Riding On This Speck Of Stardust

In Deep Is the Hunger Howard Thurman provides some perspective, reminding us that while it was once thought that the earth was the center of the universe, we now understand that earth is “a mere speck of stardust whirling mathematically through space,” and that we live in the northern part of the western half of that “speck of stardust.”  This is not, however, cause for despair, it only [only!] means: “significance must be redefined in terms more useful than those of space occupancy.”  That is “in addition to my own intrinsic worth, I must find some movement or cause or purpose that is more significant than my own life.  I must find something that gives some radical test for all that is highest and best in me….  In my relationship with people, with organizations of whatever character, with things, I must be working from one center, my concept of the highest.”

Okay, but I gotta say that some days, I am content just riding on that spinning speck of stardust.

Haiku Wednesday – NOT

I sat down to write a haiku and put a photo with it, but this song kept coming out, so I am sharing it.  You all know the song from the Charlie Brown 1965 Christmas special — even if you weren’t born before 1965.  Many people don’t know there are real words to the song as it is difficult to understand the children singing in the cartoon.  So here’s one of my favorite versions, by Sarah McLachlan – or pull it up on iTunes.  Diana Krall also sings a good version. 


Merry Christmas!


https://www.youtube.com/watch?v=FBAJoF_ndbY

Works In Progress

“Human beings are works in progress that mistakenly believe they are finished.”  Dan Gilbert

Can’t argue with this one, though I might add as an editorial note that it is so easy to overestimate my own level of completeness, and underestimate that of others.

The Hard Work of Understanding Other People

Today from Howard Thurman’s Deep Is the Hunger, this on the hard work of understanding other people:

“The will to understand other people is a most important part of the personal equipment of those who would share in the unfolding idea of human fellowship.  It is not enough merely to be sincere, to be conscientious.  This is not to underestimate the profound necessity for sincerity in human relations, but it is to point out the fact that sincerity is no substitute for intelligent understanding.”

I hear him saying, politely, that one can’t merely feel your way into understanding others, it takes effort, and fighting the inclination to take the easy route.  Thurman continues:

“A healthy skepticism with reference to rumors, gossip, what we read and observe about others must be ever present, causing all these things to be evaluated by our highly developed sense of fact.”
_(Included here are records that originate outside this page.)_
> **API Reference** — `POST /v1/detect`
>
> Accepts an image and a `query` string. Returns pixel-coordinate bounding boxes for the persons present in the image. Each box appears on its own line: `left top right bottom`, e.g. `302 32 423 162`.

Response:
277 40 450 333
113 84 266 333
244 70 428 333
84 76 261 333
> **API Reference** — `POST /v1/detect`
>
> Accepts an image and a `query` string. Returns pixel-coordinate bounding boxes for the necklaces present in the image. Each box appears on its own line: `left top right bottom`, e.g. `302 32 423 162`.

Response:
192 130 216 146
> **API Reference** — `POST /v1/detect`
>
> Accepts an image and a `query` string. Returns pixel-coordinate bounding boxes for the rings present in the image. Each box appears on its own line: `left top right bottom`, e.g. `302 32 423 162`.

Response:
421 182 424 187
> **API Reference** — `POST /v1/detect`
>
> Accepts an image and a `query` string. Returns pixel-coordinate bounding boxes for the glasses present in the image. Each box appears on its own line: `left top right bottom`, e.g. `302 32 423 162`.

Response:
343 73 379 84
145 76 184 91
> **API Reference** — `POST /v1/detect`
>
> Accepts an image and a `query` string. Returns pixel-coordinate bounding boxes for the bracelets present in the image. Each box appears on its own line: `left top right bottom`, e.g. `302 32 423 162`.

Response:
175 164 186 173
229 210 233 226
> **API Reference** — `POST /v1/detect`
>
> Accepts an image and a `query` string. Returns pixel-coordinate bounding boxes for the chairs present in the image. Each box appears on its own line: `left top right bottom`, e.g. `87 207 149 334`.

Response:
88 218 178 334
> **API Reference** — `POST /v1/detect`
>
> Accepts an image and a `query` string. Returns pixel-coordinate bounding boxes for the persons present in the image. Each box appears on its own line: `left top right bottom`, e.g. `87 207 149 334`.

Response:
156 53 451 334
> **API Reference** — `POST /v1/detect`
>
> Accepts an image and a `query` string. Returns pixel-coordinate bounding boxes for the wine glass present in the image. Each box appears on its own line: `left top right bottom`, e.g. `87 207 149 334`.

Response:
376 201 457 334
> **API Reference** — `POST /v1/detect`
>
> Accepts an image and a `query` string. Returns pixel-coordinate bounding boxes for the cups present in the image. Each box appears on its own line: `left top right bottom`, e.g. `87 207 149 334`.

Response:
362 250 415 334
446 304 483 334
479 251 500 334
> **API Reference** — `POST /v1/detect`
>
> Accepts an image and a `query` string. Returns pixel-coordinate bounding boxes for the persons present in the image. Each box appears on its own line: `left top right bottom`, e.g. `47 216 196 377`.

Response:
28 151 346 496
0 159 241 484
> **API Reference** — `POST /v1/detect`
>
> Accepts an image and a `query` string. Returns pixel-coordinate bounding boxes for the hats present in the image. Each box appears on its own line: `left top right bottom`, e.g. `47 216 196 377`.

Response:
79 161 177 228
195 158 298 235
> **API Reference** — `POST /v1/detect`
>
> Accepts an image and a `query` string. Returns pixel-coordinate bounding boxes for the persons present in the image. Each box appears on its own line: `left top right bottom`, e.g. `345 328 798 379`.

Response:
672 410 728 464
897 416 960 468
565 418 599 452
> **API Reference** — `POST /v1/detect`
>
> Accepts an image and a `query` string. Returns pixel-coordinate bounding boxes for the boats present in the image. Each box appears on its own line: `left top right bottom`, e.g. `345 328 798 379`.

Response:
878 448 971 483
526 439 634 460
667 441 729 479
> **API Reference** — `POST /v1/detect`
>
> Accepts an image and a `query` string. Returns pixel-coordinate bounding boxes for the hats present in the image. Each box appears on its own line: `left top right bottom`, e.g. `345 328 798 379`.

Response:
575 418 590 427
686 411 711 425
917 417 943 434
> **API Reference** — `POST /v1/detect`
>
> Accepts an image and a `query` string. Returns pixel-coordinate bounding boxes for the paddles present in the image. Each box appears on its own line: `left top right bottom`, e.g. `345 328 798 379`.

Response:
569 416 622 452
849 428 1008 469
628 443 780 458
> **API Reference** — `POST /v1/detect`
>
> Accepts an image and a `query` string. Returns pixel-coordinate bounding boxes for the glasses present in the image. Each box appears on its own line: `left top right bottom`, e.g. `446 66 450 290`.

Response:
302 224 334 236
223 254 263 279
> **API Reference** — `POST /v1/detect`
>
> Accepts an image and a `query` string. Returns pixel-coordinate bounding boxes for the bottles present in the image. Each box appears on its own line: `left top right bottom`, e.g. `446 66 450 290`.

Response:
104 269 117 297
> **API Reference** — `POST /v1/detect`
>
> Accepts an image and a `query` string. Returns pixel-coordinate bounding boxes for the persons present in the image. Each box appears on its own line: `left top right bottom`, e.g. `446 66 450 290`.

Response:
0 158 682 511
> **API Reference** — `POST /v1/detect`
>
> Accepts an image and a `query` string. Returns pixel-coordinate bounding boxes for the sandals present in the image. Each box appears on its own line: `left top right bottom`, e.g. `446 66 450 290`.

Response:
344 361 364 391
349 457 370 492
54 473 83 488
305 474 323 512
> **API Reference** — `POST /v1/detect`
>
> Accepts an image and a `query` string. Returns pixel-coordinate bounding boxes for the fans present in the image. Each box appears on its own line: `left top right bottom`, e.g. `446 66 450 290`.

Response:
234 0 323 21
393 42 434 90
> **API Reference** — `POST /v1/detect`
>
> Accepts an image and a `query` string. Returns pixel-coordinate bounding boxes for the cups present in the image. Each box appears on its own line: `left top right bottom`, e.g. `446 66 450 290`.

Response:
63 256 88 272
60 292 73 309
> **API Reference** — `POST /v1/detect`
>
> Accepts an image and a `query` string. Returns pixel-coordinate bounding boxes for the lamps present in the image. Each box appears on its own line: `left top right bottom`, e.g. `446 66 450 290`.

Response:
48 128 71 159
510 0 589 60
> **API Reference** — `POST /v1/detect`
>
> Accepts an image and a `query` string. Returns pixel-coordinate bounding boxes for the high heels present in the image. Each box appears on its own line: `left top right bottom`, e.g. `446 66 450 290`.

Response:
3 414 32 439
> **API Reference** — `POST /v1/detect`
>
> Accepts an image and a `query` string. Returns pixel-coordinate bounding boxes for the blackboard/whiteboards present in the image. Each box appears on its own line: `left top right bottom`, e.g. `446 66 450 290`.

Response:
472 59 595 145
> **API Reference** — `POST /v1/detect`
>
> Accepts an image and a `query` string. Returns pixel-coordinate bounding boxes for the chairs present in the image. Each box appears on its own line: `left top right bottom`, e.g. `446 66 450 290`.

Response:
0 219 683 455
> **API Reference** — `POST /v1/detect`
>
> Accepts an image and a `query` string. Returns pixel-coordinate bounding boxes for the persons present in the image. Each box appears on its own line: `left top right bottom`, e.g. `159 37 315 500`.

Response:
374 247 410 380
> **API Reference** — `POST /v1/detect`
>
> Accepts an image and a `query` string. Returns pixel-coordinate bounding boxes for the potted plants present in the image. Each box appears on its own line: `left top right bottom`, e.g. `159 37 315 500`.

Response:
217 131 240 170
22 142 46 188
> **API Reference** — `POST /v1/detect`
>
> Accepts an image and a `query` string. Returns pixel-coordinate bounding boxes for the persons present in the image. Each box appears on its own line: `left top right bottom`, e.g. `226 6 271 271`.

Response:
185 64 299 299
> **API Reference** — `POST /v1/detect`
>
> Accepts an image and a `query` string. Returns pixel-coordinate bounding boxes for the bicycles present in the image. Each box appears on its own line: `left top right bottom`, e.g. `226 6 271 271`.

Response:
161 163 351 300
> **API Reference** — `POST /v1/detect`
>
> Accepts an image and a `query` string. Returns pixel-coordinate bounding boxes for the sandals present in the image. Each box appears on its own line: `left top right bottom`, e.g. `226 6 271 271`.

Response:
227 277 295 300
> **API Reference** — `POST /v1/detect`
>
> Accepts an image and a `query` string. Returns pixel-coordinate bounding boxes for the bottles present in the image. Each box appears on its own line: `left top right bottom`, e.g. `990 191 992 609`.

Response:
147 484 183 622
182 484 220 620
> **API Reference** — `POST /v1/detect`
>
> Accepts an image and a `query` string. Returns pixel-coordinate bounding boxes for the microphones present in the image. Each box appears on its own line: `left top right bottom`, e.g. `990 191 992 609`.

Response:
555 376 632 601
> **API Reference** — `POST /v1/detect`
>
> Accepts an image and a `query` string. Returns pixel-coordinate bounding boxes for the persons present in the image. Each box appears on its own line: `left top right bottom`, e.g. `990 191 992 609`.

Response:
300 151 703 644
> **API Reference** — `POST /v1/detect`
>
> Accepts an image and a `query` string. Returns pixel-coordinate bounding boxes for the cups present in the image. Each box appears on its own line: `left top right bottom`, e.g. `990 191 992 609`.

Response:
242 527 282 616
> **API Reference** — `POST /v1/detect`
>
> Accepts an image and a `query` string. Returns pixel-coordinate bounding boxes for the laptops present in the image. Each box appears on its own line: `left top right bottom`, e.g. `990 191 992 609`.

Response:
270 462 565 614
Absent these meaningful efforts, “we are apt to substitute sentimentality for understanding, softness for tenderness, and weakness for strength in human relations.”  

Photo and Text Sunday

Saw the text on a T-shirt at the airport early this morning and it got a laugh out of me, which, given the setting, was quite an accomplishment. I had the picture (taken in Galveston) already in the can. Christmas time is, as they say, a coming.